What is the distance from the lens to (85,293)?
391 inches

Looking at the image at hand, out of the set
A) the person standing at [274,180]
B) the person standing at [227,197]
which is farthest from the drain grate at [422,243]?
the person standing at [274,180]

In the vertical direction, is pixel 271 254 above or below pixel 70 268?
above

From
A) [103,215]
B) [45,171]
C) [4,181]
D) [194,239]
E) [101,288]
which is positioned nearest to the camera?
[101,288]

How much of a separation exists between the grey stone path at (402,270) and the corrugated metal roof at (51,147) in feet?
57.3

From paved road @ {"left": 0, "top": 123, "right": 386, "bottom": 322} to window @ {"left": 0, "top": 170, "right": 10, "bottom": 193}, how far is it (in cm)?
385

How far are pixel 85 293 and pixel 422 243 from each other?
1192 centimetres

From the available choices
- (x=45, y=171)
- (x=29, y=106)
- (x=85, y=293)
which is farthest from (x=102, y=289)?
____________________
■ REQUEST:
Rewrite the rows starting at the line that contains "How much of" and ending at the last row, with "pixel" replaced by "point" and nothing else changed.

■ RESPONSE FOR THIS EXERCISE:
How much of a separation exists between the grey stone path at (402,270) and the corrugated metal roof at (51,147) in feet?
57.3

From paved road @ {"left": 0, "top": 123, "right": 386, "bottom": 322} to window @ {"left": 0, "top": 170, "right": 10, "bottom": 193}, how far is it (in cm)?
385

How far are point 85 293 and point 422 243 from each other?
1192 centimetres

From the available choices
- (x=45, y=171)
- (x=29, y=106)
- (x=85, y=293)
which is farthest from (x=102, y=289)?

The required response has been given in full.